對於自己只能擔任金陵軍事大學副校長,若說沒一點芥蒂,不可能,但,對於常遇春,他也沒有什麼不滿,常大將軍的資歷擺在這裡,一個校長,何況,終究是軍事學校,誰敢說常大將軍不夠資格當校長?
當下,聽老朱忽然轉向自己,鄧愈小小捋了下,才忽然也有所了悟。
難道……
自己這……也有甚麼‘武煞’要衝一衝?
若是不然,當初主公親征,為何把他從前線調回。而且,到了現在,不僅沒有再放他出去的意思,還押了一副軍事大學的擔子給自己?
老朱等神色變幻的鄧愈也下意識答應,還是意猶未盡。
小小醞釀,又轉向了農部尚書康茂才:“壽卿,你當年跟了俺,這些年勞苦功高,還在龍灣用計破了陳友諒大軍,俺一直都記得。雖是讓你武將轉了文官,這……也是有所考量。明年大封,該了你的爵位,定是不會少的。”
康茂才:“……”
我也‘武煞’上身了麼?
相比常遇春和鄧愈,康茂才今年已經55歲,還是文人出身,人生閱歷足夠,也知道‘子不語怪力亂神’的說法。然而,再想想某個少年平章……自己這些年……這些個……又能算得甚麼?
這麼想著,康茂才也是飛快答應。
沒意見。
相比其他老淮西,康茂才是幾次與老朱作戰後被俘,才轉向歸附。
因此,在這個崇尚忠臣不事二主的年代,其實是不怎麼被人看得起的。就像當初龍灣之戰設計陳友諒,這邊的計策就是讓康茂才詐降。
為什麼是康茂才?
為什麼不讓常遇春詐降?
因為,常遇春詐降,陳友諒不太可能相信啊。
反觀你康茂才,底子不乾淨,有過黑歷史,眼看陳漢大軍壓境,投降了,也很正常嘛!
因此,今年被老朱卸了兵權,堂堂一個從一品的同知都督,重操舊業到一個正三品的‘營田使’,再到當下,兼任正二品的‘農部尚書’,康茂才其實還挺輕鬆。

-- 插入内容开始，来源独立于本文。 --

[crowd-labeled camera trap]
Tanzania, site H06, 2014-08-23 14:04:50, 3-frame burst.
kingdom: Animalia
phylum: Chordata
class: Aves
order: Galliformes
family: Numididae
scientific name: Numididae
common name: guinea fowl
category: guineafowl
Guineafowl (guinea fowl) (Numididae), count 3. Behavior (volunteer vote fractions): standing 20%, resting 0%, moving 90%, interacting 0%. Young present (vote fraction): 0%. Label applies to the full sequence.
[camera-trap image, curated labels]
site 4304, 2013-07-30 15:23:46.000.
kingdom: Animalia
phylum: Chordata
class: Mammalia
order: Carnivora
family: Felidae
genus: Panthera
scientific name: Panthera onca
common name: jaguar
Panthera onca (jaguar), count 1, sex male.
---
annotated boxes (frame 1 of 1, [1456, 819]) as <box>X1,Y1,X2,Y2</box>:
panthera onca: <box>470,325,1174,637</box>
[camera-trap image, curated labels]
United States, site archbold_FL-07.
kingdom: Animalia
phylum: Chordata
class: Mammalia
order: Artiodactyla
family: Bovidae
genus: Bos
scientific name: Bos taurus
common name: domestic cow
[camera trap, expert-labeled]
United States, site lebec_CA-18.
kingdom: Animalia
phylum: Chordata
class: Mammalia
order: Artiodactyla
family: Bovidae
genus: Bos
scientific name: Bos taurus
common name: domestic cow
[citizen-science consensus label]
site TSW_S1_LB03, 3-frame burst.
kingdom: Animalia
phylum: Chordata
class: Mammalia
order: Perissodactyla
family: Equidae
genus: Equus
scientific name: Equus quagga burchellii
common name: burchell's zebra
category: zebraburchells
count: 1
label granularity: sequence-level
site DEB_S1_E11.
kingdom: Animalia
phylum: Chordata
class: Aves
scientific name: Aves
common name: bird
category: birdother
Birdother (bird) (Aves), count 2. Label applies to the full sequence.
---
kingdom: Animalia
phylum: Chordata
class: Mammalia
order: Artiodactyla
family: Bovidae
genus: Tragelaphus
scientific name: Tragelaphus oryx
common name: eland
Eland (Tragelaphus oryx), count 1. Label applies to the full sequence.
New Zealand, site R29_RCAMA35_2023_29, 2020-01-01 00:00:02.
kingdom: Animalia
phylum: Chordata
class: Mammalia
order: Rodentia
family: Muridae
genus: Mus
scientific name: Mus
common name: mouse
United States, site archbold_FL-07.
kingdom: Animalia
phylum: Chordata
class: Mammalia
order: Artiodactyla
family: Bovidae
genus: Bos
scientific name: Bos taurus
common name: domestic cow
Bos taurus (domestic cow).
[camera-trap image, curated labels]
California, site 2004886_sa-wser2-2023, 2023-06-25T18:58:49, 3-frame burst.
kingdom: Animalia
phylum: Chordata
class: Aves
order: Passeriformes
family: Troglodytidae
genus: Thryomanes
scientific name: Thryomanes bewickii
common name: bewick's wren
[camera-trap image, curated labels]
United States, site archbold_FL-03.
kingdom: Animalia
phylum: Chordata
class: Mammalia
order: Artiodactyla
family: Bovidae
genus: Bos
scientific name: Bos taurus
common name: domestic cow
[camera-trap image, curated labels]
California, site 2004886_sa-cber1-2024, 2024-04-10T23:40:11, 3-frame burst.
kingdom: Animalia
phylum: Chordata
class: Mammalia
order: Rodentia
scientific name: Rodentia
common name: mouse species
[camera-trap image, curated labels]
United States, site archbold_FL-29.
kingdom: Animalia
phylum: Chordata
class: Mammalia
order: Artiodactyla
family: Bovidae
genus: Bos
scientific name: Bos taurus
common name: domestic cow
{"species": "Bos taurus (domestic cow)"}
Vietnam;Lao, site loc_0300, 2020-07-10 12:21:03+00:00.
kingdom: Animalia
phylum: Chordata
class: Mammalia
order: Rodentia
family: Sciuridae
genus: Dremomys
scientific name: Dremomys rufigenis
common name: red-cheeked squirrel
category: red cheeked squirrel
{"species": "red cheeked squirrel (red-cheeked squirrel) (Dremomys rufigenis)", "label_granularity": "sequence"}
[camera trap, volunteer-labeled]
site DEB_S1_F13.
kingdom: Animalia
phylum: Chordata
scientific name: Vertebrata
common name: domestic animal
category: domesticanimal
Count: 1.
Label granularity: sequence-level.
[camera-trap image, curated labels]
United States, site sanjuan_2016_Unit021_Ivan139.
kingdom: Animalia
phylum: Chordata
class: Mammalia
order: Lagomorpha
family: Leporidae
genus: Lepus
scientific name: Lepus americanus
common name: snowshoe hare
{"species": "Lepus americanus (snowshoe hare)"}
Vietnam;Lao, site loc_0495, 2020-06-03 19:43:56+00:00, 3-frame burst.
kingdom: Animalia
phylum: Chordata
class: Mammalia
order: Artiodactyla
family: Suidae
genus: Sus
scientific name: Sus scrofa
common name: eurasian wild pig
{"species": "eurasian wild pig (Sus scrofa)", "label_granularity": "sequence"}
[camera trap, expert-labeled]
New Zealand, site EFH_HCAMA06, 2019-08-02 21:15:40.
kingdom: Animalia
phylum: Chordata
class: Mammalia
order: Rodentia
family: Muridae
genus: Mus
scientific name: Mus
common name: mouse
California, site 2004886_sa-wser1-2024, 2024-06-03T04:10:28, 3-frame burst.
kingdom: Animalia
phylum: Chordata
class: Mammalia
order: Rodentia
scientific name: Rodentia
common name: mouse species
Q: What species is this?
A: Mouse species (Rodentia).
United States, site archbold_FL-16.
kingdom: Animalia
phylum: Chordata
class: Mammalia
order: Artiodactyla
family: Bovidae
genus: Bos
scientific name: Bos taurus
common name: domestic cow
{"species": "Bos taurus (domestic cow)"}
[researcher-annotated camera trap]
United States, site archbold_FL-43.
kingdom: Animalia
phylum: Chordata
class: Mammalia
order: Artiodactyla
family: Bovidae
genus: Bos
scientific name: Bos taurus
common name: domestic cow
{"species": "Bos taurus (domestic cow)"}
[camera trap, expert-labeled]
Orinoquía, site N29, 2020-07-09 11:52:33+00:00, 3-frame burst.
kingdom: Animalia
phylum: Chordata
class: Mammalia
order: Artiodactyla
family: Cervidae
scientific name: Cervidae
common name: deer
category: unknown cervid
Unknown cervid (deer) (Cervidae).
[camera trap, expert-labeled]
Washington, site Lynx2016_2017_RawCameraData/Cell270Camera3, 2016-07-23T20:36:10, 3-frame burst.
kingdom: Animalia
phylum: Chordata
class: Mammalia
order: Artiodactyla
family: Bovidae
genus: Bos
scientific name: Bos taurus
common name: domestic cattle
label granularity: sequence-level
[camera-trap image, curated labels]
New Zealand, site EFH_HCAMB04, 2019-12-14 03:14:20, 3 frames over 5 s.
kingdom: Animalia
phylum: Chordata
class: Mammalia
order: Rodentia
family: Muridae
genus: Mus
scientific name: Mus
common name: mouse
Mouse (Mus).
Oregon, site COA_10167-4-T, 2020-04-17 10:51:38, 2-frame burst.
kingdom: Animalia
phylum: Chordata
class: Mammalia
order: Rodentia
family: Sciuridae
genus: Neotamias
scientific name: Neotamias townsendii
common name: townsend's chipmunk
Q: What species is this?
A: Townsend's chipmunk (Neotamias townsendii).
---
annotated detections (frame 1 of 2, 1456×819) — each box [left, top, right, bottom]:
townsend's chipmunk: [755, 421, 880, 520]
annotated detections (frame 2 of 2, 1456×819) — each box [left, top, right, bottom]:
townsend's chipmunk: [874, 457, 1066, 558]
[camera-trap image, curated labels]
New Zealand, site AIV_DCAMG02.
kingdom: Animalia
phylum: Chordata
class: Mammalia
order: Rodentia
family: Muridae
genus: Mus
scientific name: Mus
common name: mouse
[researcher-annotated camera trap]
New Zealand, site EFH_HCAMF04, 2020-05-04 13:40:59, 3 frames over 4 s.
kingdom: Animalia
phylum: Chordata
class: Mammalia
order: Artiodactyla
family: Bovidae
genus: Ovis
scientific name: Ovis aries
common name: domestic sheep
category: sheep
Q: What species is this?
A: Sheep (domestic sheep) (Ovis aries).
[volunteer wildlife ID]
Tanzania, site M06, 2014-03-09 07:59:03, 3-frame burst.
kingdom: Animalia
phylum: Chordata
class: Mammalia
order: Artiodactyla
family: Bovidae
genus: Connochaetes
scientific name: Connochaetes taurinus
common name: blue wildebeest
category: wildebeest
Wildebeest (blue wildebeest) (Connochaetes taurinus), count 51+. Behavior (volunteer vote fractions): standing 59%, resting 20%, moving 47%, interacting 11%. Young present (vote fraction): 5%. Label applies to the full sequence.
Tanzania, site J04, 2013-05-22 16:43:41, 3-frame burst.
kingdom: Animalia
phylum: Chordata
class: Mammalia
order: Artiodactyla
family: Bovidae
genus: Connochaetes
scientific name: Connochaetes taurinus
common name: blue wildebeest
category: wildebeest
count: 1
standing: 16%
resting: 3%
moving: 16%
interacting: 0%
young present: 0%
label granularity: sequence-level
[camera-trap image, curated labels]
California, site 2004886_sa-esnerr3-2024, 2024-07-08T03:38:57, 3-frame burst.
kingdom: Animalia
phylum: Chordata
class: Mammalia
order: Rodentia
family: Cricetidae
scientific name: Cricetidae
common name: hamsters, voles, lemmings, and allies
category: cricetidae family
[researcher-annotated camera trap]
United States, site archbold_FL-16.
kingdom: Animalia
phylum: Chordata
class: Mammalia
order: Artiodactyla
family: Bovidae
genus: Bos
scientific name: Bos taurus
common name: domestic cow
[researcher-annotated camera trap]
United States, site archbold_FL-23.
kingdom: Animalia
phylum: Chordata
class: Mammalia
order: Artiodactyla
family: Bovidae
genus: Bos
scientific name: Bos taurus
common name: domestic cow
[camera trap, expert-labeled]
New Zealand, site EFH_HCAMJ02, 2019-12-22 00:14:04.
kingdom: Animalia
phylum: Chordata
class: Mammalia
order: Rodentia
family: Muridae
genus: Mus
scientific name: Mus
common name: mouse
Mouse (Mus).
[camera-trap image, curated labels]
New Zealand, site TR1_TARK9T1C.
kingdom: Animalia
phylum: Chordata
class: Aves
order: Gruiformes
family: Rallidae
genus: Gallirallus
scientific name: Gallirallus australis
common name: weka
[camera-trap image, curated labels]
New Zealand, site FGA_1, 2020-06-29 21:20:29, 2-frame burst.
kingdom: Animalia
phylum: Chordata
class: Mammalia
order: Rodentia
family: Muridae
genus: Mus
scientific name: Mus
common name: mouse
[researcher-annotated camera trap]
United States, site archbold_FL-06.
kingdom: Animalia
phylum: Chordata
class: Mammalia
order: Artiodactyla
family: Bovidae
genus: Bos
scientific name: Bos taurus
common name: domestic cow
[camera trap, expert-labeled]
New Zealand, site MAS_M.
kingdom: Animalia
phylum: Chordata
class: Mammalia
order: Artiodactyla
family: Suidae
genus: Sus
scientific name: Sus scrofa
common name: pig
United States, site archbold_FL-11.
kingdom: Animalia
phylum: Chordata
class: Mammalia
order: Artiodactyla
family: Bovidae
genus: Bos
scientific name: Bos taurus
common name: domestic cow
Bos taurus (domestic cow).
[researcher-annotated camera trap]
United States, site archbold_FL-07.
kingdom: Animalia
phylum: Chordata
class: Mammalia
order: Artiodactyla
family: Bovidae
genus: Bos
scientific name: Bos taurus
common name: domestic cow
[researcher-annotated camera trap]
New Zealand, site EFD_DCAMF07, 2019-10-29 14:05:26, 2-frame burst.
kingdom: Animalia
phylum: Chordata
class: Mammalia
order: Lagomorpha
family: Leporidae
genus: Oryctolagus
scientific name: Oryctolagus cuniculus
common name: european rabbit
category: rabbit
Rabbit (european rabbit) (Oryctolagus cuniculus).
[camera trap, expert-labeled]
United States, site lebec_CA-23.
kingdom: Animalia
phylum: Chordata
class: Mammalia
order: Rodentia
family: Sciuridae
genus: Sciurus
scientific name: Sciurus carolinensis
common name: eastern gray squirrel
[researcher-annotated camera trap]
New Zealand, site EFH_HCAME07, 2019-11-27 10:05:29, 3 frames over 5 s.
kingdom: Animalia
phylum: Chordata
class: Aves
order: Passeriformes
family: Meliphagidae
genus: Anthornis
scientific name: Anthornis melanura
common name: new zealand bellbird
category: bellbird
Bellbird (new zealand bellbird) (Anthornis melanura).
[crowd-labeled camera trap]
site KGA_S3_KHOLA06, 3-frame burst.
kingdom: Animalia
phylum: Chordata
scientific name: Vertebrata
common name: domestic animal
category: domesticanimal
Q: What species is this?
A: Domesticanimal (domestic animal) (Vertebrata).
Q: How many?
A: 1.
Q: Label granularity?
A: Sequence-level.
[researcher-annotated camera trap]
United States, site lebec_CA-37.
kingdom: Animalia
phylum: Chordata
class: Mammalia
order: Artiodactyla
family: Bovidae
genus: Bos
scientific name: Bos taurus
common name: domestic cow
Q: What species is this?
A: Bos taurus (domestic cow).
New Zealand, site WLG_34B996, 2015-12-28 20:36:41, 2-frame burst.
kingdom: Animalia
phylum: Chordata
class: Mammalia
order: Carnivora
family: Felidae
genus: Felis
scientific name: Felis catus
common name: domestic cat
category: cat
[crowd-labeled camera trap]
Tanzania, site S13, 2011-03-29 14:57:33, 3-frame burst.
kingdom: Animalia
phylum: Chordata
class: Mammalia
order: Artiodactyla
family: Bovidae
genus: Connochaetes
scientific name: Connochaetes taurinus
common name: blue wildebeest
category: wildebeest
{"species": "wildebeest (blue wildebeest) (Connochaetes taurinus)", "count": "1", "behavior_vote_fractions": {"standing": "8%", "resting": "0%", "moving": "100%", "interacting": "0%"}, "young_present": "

沒了兵權,不受猜忌,做的還是利國利民的實事,也更容易得一個善終。
沒想到……
當下,還有這麼一遭?
難不成,自己也有一劫,大到用‘文氣’衝都不行,非得要棄武從文,才能躲過麼?
這麼想著,康茂才不由看向對面的某個少年平章。
朱塬沒有對上康茂才的目光,而是轉向了老朱。
朱塬很想開口勸勸。
祖上,差不多就行了啊,別上癮。我剛剛可是亂說的,您再繼續,小心圓不回來。
只不過,這些話可不能當眾說。
會議室上首,老朱將一些看似模稜兩可實際上卻是某些驚天事實的話語說出來,果然也感覺輕鬆了許多。
武將一邊說完,於是瞄向了康茂才對面,文官一邊。
楊憲……
嗯。
就不說了。
《天書》記載了楊憲的結局,老朱卻也看得明白,過錯不過錯的,說不清,還是下面人你來我往的結果。
這一次,可不能讓你們再胡亂的你來我往。
大家都好好的。
相共始終。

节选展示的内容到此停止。